- **Data shown**:
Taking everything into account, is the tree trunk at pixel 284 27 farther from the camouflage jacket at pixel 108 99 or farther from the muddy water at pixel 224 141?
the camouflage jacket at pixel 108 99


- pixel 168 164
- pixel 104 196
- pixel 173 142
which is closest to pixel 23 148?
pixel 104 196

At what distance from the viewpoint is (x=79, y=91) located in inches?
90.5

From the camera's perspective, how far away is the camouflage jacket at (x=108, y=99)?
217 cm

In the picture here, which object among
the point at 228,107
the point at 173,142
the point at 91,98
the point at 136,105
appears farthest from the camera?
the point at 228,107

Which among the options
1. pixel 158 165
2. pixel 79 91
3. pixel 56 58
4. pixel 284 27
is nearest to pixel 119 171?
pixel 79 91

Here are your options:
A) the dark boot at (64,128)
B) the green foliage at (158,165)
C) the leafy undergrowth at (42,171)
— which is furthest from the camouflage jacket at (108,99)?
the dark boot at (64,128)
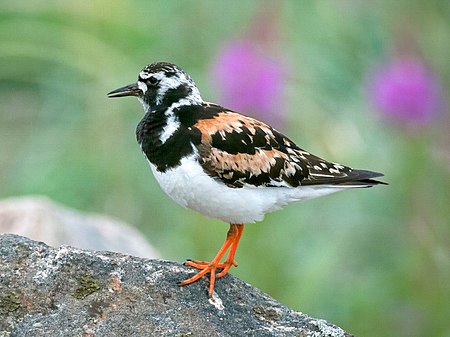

- **Task description**:
Copy every item above word for word, leaving out the picture.

- **Exercise result**:
Taking everything into account, is the tree trunk at pixel 284 27 farther from the camouflage jacket at pixel 108 99 or farther from the muddy water at pixel 224 141?
the camouflage jacket at pixel 108 99


- pixel 168 164
- pixel 104 196
- pixel 173 142
which is closest to pixel 23 148?
pixel 104 196

At what distance from the viewpoint is (x=79, y=91) located in inches?
90.5

From the camera's perspective, how far away is the camouflage jacket at (x=108, y=99)?
217 cm

In the picture here, which object among
the point at 228,107
the point at 173,142
the point at 91,98
the point at 136,105
appears farthest from the camera?
the point at 228,107

Which among the options
1. pixel 158 165
2. pixel 79 91
3. pixel 56 58
4. pixel 284 27
is nearest to pixel 119 171?
pixel 79 91

Here are your options:
A) the dark boot at (64,128)
B) the green foliage at (158,165)
C) the leafy undergrowth at (42,171)
— which is furthest from the camouflage jacket at (108,99)?
the dark boot at (64,128)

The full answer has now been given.